Today, oil and coal are still the energy resources that are used the most in producing energy and fuels. But dependence on oil is causing it to be consumed rapidly, reason for which new strategies have been looked at, such as solar, eolic, and geothermal energies, among others.
Resources and their energies
Currently, some natural resources (energetic) are processed and transformed for the generation of energy, especially electric. The most used are:
– Sun: it reaches Earth in the form of electromagnetic radiation and its energy (solar) is used directly or indirectly to produce heat and electricity.
– Wind: it is the motion of air in the atmosphere and it originates due to local differences in atmospheric pressure and the Earth’s rotation. This resource produces the so-called eolic energy, which is used to produce movement that generates force to move something, for example mills or turbines from aerogenerators that produce electricity.
– Water: it is an indispensable resource for the survival of living beings and can be used by transforming its potential energy (stored in reservoirs) into kinetic energy (dropped and passed through turbines) to then become electricity.

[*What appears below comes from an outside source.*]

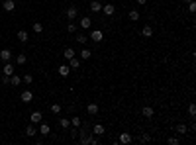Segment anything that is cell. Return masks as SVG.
<instances>
[{"mask_svg":"<svg viewBox=\"0 0 196 145\" xmlns=\"http://www.w3.org/2000/svg\"><path fill=\"white\" fill-rule=\"evenodd\" d=\"M20 98H22V102H26V104H30V102L33 100V94L30 92V90H24L22 94H20Z\"/></svg>","mask_w":196,"mask_h":145,"instance_id":"cell-1","label":"cell"},{"mask_svg":"<svg viewBox=\"0 0 196 145\" xmlns=\"http://www.w3.org/2000/svg\"><path fill=\"white\" fill-rule=\"evenodd\" d=\"M2 8H4L6 12H14V8H16V2H14V0H4Z\"/></svg>","mask_w":196,"mask_h":145,"instance_id":"cell-2","label":"cell"},{"mask_svg":"<svg viewBox=\"0 0 196 145\" xmlns=\"http://www.w3.org/2000/svg\"><path fill=\"white\" fill-rule=\"evenodd\" d=\"M76 14H78L76 6H69V8H67V18H69V20H75Z\"/></svg>","mask_w":196,"mask_h":145,"instance_id":"cell-3","label":"cell"},{"mask_svg":"<svg viewBox=\"0 0 196 145\" xmlns=\"http://www.w3.org/2000/svg\"><path fill=\"white\" fill-rule=\"evenodd\" d=\"M0 59H2L4 63L10 61V59H12V51H10V49H2V51H0Z\"/></svg>","mask_w":196,"mask_h":145,"instance_id":"cell-4","label":"cell"},{"mask_svg":"<svg viewBox=\"0 0 196 145\" xmlns=\"http://www.w3.org/2000/svg\"><path fill=\"white\" fill-rule=\"evenodd\" d=\"M2 73H4V75H8V77L14 75V67H12L10 61H6V65H4V69H2Z\"/></svg>","mask_w":196,"mask_h":145,"instance_id":"cell-5","label":"cell"},{"mask_svg":"<svg viewBox=\"0 0 196 145\" xmlns=\"http://www.w3.org/2000/svg\"><path fill=\"white\" fill-rule=\"evenodd\" d=\"M102 12H104L106 16H114V12H116V6H112V4H106V6H102Z\"/></svg>","mask_w":196,"mask_h":145,"instance_id":"cell-6","label":"cell"},{"mask_svg":"<svg viewBox=\"0 0 196 145\" xmlns=\"http://www.w3.org/2000/svg\"><path fill=\"white\" fill-rule=\"evenodd\" d=\"M30 118H32V122L33 123H37V122H41V118H43V114H41V112H32V116H30Z\"/></svg>","mask_w":196,"mask_h":145,"instance_id":"cell-7","label":"cell"},{"mask_svg":"<svg viewBox=\"0 0 196 145\" xmlns=\"http://www.w3.org/2000/svg\"><path fill=\"white\" fill-rule=\"evenodd\" d=\"M69 67H71V69H75V71H76V69L80 67V61H78L76 57H71V59H69Z\"/></svg>","mask_w":196,"mask_h":145,"instance_id":"cell-8","label":"cell"},{"mask_svg":"<svg viewBox=\"0 0 196 145\" xmlns=\"http://www.w3.org/2000/svg\"><path fill=\"white\" fill-rule=\"evenodd\" d=\"M120 143H131V135L128 132H122L120 135Z\"/></svg>","mask_w":196,"mask_h":145,"instance_id":"cell-9","label":"cell"},{"mask_svg":"<svg viewBox=\"0 0 196 145\" xmlns=\"http://www.w3.org/2000/svg\"><path fill=\"white\" fill-rule=\"evenodd\" d=\"M90 39H92V41H96V43H100V41H102V32H92V34H90Z\"/></svg>","mask_w":196,"mask_h":145,"instance_id":"cell-10","label":"cell"},{"mask_svg":"<svg viewBox=\"0 0 196 145\" xmlns=\"http://www.w3.org/2000/svg\"><path fill=\"white\" fill-rule=\"evenodd\" d=\"M87 112L90 114V116H96V114H98V104H88Z\"/></svg>","mask_w":196,"mask_h":145,"instance_id":"cell-11","label":"cell"},{"mask_svg":"<svg viewBox=\"0 0 196 145\" xmlns=\"http://www.w3.org/2000/svg\"><path fill=\"white\" fill-rule=\"evenodd\" d=\"M90 10L92 12H100L102 10V4H100L98 0H92V2H90Z\"/></svg>","mask_w":196,"mask_h":145,"instance_id":"cell-12","label":"cell"},{"mask_svg":"<svg viewBox=\"0 0 196 145\" xmlns=\"http://www.w3.org/2000/svg\"><path fill=\"white\" fill-rule=\"evenodd\" d=\"M92 134L94 135H102L104 134V125H102V123H96V125L92 127Z\"/></svg>","mask_w":196,"mask_h":145,"instance_id":"cell-13","label":"cell"},{"mask_svg":"<svg viewBox=\"0 0 196 145\" xmlns=\"http://www.w3.org/2000/svg\"><path fill=\"white\" fill-rule=\"evenodd\" d=\"M18 39H20L22 43H28V32H26V30H20V32H18Z\"/></svg>","mask_w":196,"mask_h":145,"instance_id":"cell-14","label":"cell"},{"mask_svg":"<svg viewBox=\"0 0 196 145\" xmlns=\"http://www.w3.org/2000/svg\"><path fill=\"white\" fill-rule=\"evenodd\" d=\"M69 73H71V67H69V65H61V67H59V75H61V77H67Z\"/></svg>","mask_w":196,"mask_h":145,"instance_id":"cell-15","label":"cell"},{"mask_svg":"<svg viewBox=\"0 0 196 145\" xmlns=\"http://www.w3.org/2000/svg\"><path fill=\"white\" fill-rule=\"evenodd\" d=\"M141 35H143V37H151V35H153V28H151V26H145V28L141 30Z\"/></svg>","mask_w":196,"mask_h":145,"instance_id":"cell-16","label":"cell"},{"mask_svg":"<svg viewBox=\"0 0 196 145\" xmlns=\"http://www.w3.org/2000/svg\"><path fill=\"white\" fill-rule=\"evenodd\" d=\"M90 24H92V20H90L88 16H84V18L80 20V28H84V30H88V28H90Z\"/></svg>","mask_w":196,"mask_h":145,"instance_id":"cell-17","label":"cell"},{"mask_svg":"<svg viewBox=\"0 0 196 145\" xmlns=\"http://www.w3.org/2000/svg\"><path fill=\"white\" fill-rule=\"evenodd\" d=\"M141 116H145V118H153V108L151 106H145L141 110Z\"/></svg>","mask_w":196,"mask_h":145,"instance_id":"cell-18","label":"cell"},{"mask_svg":"<svg viewBox=\"0 0 196 145\" xmlns=\"http://www.w3.org/2000/svg\"><path fill=\"white\" fill-rule=\"evenodd\" d=\"M39 134H41V135H49V134H51V127H49L47 123H41V127H39Z\"/></svg>","mask_w":196,"mask_h":145,"instance_id":"cell-19","label":"cell"},{"mask_svg":"<svg viewBox=\"0 0 196 145\" xmlns=\"http://www.w3.org/2000/svg\"><path fill=\"white\" fill-rule=\"evenodd\" d=\"M90 143V145H98V137H94V135H92V132H90V134H88V137H87V145Z\"/></svg>","mask_w":196,"mask_h":145,"instance_id":"cell-20","label":"cell"},{"mask_svg":"<svg viewBox=\"0 0 196 145\" xmlns=\"http://www.w3.org/2000/svg\"><path fill=\"white\" fill-rule=\"evenodd\" d=\"M63 55H65V59H71V57H75V49H73V47H67L65 51H63Z\"/></svg>","mask_w":196,"mask_h":145,"instance_id":"cell-21","label":"cell"},{"mask_svg":"<svg viewBox=\"0 0 196 145\" xmlns=\"http://www.w3.org/2000/svg\"><path fill=\"white\" fill-rule=\"evenodd\" d=\"M26 61H28V57H26V53H20V55L16 57V63H18V65H26Z\"/></svg>","mask_w":196,"mask_h":145,"instance_id":"cell-22","label":"cell"},{"mask_svg":"<svg viewBox=\"0 0 196 145\" xmlns=\"http://www.w3.org/2000/svg\"><path fill=\"white\" fill-rule=\"evenodd\" d=\"M33 32H35V34H41V32H43V24L35 22V24H33Z\"/></svg>","mask_w":196,"mask_h":145,"instance_id":"cell-23","label":"cell"},{"mask_svg":"<svg viewBox=\"0 0 196 145\" xmlns=\"http://www.w3.org/2000/svg\"><path fill=\"white\" fill-rule=\"evenodd\" d=\"M130 20H131V22H137V20H139V12H137V10H131L130 12Z\"/></svg>","mask_w":196,"mask_h":145,"instance_id":"cell-24","label":"cell"},{"mask_svg":"<svg viewBox=\"0 0 196 145\" xmlns=\"http://www.w3.org/2000/svg\"><path fill=\"white\" fill-rule=\"evenodd\" d=\"M10 82H12V86H16V84H20V82H22V78L18 77V75H12V77H10Z\"/></svg>","mask_w":196,"mask_h":145,"instance_id":"cell-25","label":"cell"},{"mask_svg":"<svg viewBox=\"0 0 196 145\" xmlns=\"http://www.w3.org/2000/svg\"><path fill=\"white\" fill-rule=\"evenodd\" d=\"M90 55H92V53H90V49H82V51H80V59H84V61L90 59Z\"/></svg>","mask_w":196,"mask_h":145,"instance_id":"cell-26","label":"cell"},{"mask_svg":"<svg viewBox=\"0 0 196 145\" xmlns=\"http://www.w3.org/2000/svg\"><path fill=\"white\" fill-rule=\"evenodd\" d=\"M26 135H28V137H33V135H35V127H33V125H28V127H26Z\"/></svg>","mask_w":196,"mask_h":145,"instance_id":"cell-27","label":"cell"},{"mask_svg":"<svg viewBox=\"0 0 196 145\" xmlns=\"http://www.w3.org/2000/svg\"><path fill=\"white\" fill-rule=\"evenodd\" d=\"M76 41H78V43H87L88 37H87L84 34H78V35H76Z\"/></svg>","mask_w":196,"mask_h":145,"instance_id":"cell-28","label":"cell"},{"mask_svg":"<svg viewBox=\"0 0 196 145\" xmlns=\"http://www.w3.org/2000/svg\"><path fill=\"white\" fill-rule=\"evenodd\" d=\"M71 123H73V127L76 129V127H80V123H82V122H80V118H76V116H75V118L71 120Z\"/></svg>","mask_w":196,"mask_h":145,"instance_id":"cell-29","label":"cell"},{"mask_svg":"<svg viewBox=\"0 0 196 145\" xmlns=\"http://www.w3.org/2000/svg\"><path fill=\"white\" fill-rule=\"evenodd\" d=\"M176 132H178V134H180V135H185L186 132H188V127H186V125H182V123H180V125H176Z\"/></svg>","mask_w":196,"mask_h":145,"instance_id":"cell-30","label":"cell"},{"mask_svg":"<svg viewBox=\"0 0 196 145\" xmlns=\"http://www.w3.org/2000/svg\"><path fill=\"white\" fill-rule=\"evenodd\" d=\"M59 123H61V127H63V129H67V127L71 125V122H69V120H65V118H61V120H59Z\"/></svg>","mask_w":196,"mask_h":145,"instance_id":"cell-31","label":"cell"},{"mask_svg":"<svg viewBox=\"0 0 196 145\" xmlns=\"http://www.w3.org/2000/svg\"><path fill=\"white\" fill-rule=\"evenodd\" d=\"M24 82H26V84H32L33 77H32V75H24Z\"/></svg>","mask_w":196,"mask_h":145,"instance_id":"cell-32","label":"cell"},{"mask_svg":"<svg viewBox=\"0 0 196 145\" xmlns=\"http://www.w3.org/2000/svg\"><path fill=\"white\" fill-rule=\"evenodd\" d=\"M51 112H53V114H59V112H61V104H53V106H51Z\"/></svg>","mask_w":196,"mask_h":145,"instance_id":"cell-33","label":"cell"},{"mask_svg":"<svg viewBox=\"0 0 196 145\" xmlns=\"http://www.w3.org/2000/svg\"><path fill=\"white\" fill-rule=\"evenodd\" d=\"M67 30H69L71 34H75V32H76V24H73V22H71L69 26H67Z\"/></svg>","mask_w":196,"mask_h":145,"instance_id":"cell-34","label":"cell"},{"mask_svg":"<svg viewBox=\"0 0 196 145\" xmlns=\"http://www.w3.org/2000/svg\"><path fill=\"white\" fill-rule=\"evenodd\" d=\"M188 114H190V116H196V106H194V104L188 106Z\"/></svg>","mask_w":196,"mask_h":145,"instance_id":"cell-35","label":"cell"},{"mask_svg":"<svg viewBox=\"0 0 196 145\" xmlns=\"http://www.w3.org/2000/svg\"><path fill=\"white\" fill-rule=\"evenodd\" d=\"M0 80H2V84H10V77H8V75H2Z\"/></svg>","mask_w":196,"mask_h":145,"instance_id":"cell-36","label":"cell"},{"mask_svg":"<svg viewBox=\"0 0 196 145\" xmlns=\"http://www.w3.org/2000/svg\"><path fill=\"white\" fill-rule=\"evenodd\" d=\"M188 10L190 12H196V2L192 0V2H188Z\"/></svg>","mask_w":196,"mask_h":145,"instance_id":"cell-37","label":"cell"},{"mask_svg":"<svg viewBox=\"0 0 196 145\" xmlns=\"http://www.w3.org/2000/svg\"><path fill=\"white\" fill-rule=\"evenodd\" d=\"M169 143H171V145H176V143H178V139H176V137H169Z\"/></svg>","mask_w":196,"mask_h":145,"instance_id":"cell-38","label":"cell"},{"mask_svg":"<svg viewBox=\"0 0 196 145\" xmlns=\"http://www.w3.org/2000/svg\"><path fill=\"white\" fill-rule=\"evenodd\" d=\"M145 2H147V0H137V4H141V6L145 4Z\"/></svg>","mask_w":196,"mask_h":145,"instance_id":"cell-39","label":"cell"},{"mask_svg":"<svg viewBox=\"0 0 196 145\" xmlns=\"http://www.w3.org/2000/svg\"><path fill=\"white\" fill-rule=\"evenodd\" d=\"M182 2H186V4H188V2H192V0H182Z\"/></svg>","mask_w":196,"mask_h":145,"instance_id":"cell-40","label":"cell"}]
</instances>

– Fossil fuels: coal, oil and natural gas are dubbed fossil fuels because they come from the remains of living beings that were buried millions of years ago, which under the right conditions of pressure and temperature turned into organic residues that can be used as fuels. They are employed directly, burning them to produce heat or movement in the case of cars or they can be used to obtain electric energy.
– Uranium: it is a chemical element that can be extracted from the Earth and is capable of producing energy through nuclear fission. This is what we know as nuclear energy.